**ФРАГМЕНТ ДОКУМЕНТА:**
□ □ □ □

Разделяя взгляды других советских ученых о сущности политической власти в ранней Византии, С.И. Ковалев и Н.А. Машкин склонялись к признанию значительно большей типологической особенности «поздней Римской империи».27 Они определяли политический режим ранней Византии как рабовладельческую военно-бюрократическую монархию восточного типа, практически лишенную всяких республиканских форм и пережитков, неограниченную монархию (доминат), военную диктатуру. Главным аргументом для подобной типологизации служат пышные восточные церемонии при дворе Диоклетиана – Константина и наличие иерархизированного чиновничьего аппарата. Однако отметим непоследовательность их позиции, поскольку в других местах своей книги С.И. Ковалев называл «позднюю Римскую империю» античным государством,28 а Н.А. Машкин отмечал ограниченность центральной власти системы домината на местах в провинциях и даже слабость государственного механизма.29 Подобной точки зрения придерживается и автор специального юридического исследования П.Н. Галанза. «Поздняя Римская империя», по его мнению, представляет собой последний этап римской государственности, которая нашла свое выражение в виде абсолютной или военно-бюрократической монархии (доминат). Сенат и народ никакой роли в политической жизни страны не играли, а главной опорой императора были бюрократия и войско.30 Эти выводы П.Н. Галанза основывал на юридическом статусе императора, правовом положении населения, внешней атрибутике власти.31 Присоединяется к данному мнению В.Д. Неронова, которая, вообще не приводя никаких аргументов, характеризует доминат как «деспотическую власть императора».32

З.В. Удальцова, оценивая характер политической власти в Византии, сталкивается с противоречиями, свойственными всем концептуальным исследованиям проблем общего характера истории IV – VI вв. В ее работах ранняя Византия – централизованное монархическое государство, самодержавная монархия, где император обладает юридически неограниченной властью (исполнительной, законодательной, судебной, военной) без какого-либо «общественного договора».33 Но тут же З.В. Удальцова признает фактическую ограниченность этой власти высшими классами, димами, отсутствием наследования престола.34 Все аргументы в пользу существования византийского абсолютизма основываются на положениях политико-правовых учений об императорской власти.

Зарубежные исследователи, подчеркивающие самодержавный характер власти в Византии, осторожно подходят к вопросу о степени власти императора и методах осуществления власти. Примером тому служит работа И. Караяннопулоса.35 Ученый считает, что государственная власть проявляется в функциях государства. Он выделяет две основные функции ранневизантийского государства: внешнюю – защита границ от варваров, и внутреннюю – защита населения от притеснений крупных собственников и помощь при стихийных бедствиях (эпидемия, землетрясение, голод). Другой аспект властных отношений проявлялся в борьбе центральной власти с крупными земельными собственниками, которые закабаляли мелких, а государство теряло возможность осуществлять свои властные полномочия (контроль). Императорская политика была направлена на защиту интересов народа, что проявлялось в борьбе с крупными землевладельцами, притеснявшими простой народ, в наказании коррумпированных чиновников. Усиление императорской власти при Юстиниане, контроль за большей частью сфер жизни страны были полезными и необходимыми для выживания государства. Сильная центральная власть оказалась спасительной в сложной политической обстановке того времени. «Свободное» государство, по мнению И. Караяннопулоса, просто погибло бы.36 На отсутствие гражданских свобод, контроль государства за духовной жизнью как на отрицательный фактор указывают А. Зиглер и Д. Закифинос,37 но они не отождествляют политический режим Византии с восточной деспотией.

□ □ □ □

**СОСТАВ НАБОРА ДАННЫХ:**
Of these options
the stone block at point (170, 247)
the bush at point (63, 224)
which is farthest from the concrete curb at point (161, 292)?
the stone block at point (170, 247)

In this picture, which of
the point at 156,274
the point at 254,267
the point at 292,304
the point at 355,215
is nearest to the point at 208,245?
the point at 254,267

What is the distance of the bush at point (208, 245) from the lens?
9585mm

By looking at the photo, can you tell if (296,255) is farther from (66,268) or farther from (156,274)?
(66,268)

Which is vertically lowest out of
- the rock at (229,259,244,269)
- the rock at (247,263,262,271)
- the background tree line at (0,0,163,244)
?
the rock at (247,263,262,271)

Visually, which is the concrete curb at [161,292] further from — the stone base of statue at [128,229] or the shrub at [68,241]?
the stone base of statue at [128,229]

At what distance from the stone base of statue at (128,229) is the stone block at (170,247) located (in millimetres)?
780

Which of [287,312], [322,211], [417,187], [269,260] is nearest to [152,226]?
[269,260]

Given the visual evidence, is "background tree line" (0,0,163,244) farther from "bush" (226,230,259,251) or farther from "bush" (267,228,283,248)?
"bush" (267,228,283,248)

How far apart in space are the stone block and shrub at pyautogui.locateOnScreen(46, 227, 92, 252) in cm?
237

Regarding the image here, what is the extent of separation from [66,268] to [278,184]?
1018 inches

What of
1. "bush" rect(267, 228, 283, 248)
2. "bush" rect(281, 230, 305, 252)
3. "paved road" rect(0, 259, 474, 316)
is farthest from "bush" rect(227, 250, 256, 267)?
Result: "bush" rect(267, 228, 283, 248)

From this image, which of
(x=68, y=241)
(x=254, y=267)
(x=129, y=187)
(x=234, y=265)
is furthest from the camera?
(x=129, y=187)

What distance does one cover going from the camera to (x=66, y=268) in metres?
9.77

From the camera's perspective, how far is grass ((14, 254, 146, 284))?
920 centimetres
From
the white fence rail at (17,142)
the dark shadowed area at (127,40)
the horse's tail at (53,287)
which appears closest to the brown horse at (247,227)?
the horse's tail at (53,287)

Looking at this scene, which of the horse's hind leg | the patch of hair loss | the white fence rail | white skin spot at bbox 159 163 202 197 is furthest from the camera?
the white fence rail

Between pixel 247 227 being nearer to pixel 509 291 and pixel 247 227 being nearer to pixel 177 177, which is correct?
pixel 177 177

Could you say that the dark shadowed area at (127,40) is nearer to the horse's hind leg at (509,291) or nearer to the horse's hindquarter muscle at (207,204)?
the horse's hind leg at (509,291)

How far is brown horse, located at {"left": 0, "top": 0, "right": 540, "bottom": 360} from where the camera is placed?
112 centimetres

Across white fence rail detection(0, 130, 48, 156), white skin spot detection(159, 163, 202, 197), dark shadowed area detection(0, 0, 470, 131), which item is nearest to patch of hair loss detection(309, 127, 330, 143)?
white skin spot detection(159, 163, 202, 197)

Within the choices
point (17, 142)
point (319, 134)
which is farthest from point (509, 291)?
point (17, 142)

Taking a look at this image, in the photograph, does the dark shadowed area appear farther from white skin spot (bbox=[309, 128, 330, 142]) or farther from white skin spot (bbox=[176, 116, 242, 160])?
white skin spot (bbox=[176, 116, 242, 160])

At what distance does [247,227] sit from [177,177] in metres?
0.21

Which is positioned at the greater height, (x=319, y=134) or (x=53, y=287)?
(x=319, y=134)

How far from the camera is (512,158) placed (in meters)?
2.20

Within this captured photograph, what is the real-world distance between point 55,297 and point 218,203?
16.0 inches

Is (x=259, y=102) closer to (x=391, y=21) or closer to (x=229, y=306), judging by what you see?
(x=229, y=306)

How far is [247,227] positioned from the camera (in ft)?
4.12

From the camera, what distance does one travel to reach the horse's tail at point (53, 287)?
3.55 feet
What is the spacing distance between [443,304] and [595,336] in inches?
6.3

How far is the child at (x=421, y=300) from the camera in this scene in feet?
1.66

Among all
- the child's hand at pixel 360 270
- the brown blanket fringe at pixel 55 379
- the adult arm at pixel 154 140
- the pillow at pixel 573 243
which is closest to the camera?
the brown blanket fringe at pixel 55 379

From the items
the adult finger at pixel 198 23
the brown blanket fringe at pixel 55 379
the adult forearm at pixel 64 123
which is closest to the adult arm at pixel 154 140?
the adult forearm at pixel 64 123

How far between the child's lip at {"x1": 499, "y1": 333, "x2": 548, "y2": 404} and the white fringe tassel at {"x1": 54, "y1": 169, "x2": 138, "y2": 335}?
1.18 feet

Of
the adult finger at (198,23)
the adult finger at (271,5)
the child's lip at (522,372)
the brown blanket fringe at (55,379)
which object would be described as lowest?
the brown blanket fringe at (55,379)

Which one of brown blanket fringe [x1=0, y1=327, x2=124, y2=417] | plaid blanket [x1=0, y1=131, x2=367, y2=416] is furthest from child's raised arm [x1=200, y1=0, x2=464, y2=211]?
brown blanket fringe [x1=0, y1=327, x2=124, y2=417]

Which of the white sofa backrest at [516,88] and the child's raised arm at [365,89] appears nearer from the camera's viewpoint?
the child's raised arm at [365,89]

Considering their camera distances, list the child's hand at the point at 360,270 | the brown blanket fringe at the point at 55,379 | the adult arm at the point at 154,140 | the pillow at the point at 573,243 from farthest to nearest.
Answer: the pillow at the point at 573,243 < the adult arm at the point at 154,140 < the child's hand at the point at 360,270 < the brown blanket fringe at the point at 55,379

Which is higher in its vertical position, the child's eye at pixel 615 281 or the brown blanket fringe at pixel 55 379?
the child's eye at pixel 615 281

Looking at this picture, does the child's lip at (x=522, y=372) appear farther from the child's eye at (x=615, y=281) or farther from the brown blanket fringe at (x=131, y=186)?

□ □ □ □

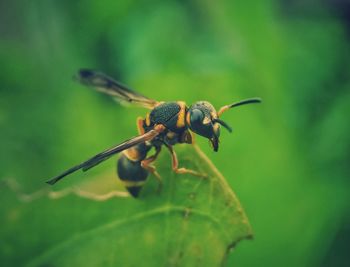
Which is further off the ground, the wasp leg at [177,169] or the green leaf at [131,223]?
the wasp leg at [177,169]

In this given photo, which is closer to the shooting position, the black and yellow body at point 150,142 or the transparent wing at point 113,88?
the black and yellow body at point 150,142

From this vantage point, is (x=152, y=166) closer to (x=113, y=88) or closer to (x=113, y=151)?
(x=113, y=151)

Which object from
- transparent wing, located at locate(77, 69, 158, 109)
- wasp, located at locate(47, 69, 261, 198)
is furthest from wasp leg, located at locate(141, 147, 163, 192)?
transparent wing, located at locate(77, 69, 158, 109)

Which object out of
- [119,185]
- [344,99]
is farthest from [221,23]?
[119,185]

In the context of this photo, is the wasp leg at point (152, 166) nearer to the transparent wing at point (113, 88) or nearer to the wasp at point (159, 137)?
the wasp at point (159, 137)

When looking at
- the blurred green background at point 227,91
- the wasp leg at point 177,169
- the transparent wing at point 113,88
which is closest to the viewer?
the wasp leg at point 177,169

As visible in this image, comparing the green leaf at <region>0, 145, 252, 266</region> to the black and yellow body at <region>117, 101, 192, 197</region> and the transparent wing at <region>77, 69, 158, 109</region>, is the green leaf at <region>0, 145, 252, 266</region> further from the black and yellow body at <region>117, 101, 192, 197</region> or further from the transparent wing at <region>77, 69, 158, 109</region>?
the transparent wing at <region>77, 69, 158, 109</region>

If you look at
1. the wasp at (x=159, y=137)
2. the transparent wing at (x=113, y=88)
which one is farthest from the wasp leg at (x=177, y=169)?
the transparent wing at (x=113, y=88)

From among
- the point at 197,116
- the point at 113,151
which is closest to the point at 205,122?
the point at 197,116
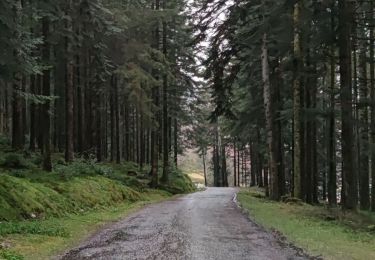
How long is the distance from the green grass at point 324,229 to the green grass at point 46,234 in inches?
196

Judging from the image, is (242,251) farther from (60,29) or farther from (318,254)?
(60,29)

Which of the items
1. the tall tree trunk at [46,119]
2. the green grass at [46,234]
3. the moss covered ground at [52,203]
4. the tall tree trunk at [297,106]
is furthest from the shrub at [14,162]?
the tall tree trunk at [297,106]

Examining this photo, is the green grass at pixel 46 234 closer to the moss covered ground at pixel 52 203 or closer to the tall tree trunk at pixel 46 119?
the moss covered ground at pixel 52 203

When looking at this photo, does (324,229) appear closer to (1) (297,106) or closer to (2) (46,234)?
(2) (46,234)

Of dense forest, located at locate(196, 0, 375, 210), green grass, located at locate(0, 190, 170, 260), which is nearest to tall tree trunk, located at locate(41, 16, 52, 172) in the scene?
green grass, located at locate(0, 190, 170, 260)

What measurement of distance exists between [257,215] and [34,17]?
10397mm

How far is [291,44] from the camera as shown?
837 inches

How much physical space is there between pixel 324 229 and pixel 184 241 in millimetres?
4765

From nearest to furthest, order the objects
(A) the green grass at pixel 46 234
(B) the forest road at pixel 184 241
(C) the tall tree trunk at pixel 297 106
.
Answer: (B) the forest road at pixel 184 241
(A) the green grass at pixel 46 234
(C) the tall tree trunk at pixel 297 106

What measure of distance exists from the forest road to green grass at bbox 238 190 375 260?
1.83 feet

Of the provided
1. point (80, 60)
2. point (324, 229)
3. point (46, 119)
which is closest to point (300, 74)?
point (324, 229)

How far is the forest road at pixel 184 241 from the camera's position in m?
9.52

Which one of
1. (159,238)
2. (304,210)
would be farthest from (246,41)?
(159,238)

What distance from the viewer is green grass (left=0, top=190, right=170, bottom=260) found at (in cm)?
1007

□ □ □ □

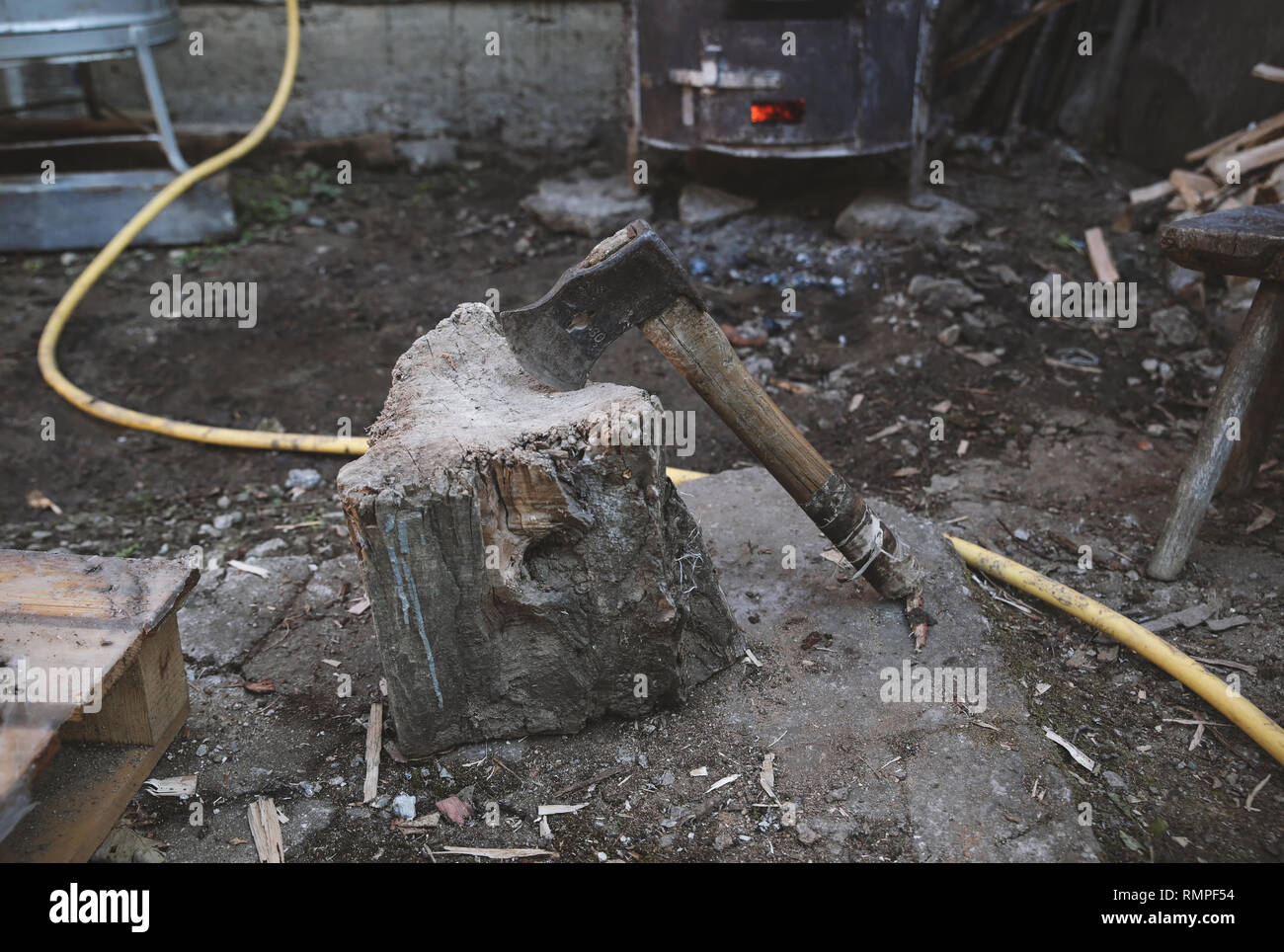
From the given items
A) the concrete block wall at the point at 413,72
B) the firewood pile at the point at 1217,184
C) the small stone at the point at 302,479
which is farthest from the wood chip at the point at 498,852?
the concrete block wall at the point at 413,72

□ □ □ □

**ИНСТРУКЦИЯ К ЗАДАНИЮ:** Перепишите без изменений отрывок из текста о власти в ранней Византии, начиная со слов «З.В. Удальцова, оценивая» и заканчивая словами «об императорской власти.» включительно. Приведенные данные для работы не понадобятся.

**РЕЗУЛЬТАТ ВЫПОЛНЕНИЯ:**
З.В. Удальцова, оценивая характер политической власти в Византии, сталкивается с противоречиями, свойственными всем концептуальным исследованиям проблем общего характера истории IV – VI вв. В ее работах ранняя Византия – централизованное монархическое государство, самодержавная монархия, где император обладает юридически неограниченной властью (исполнительной, законодательной, судебной, военной) без какого-либо «общественного договора».33 Но тут же З.В. Удальцова признает фактическую ограниченность этой власти высшими классами, димами, отсутствием наследования престола.34 Все аргументы в пользу существования византийского абсолютизма основываются на положениях политико-правовых учений об императорской власти.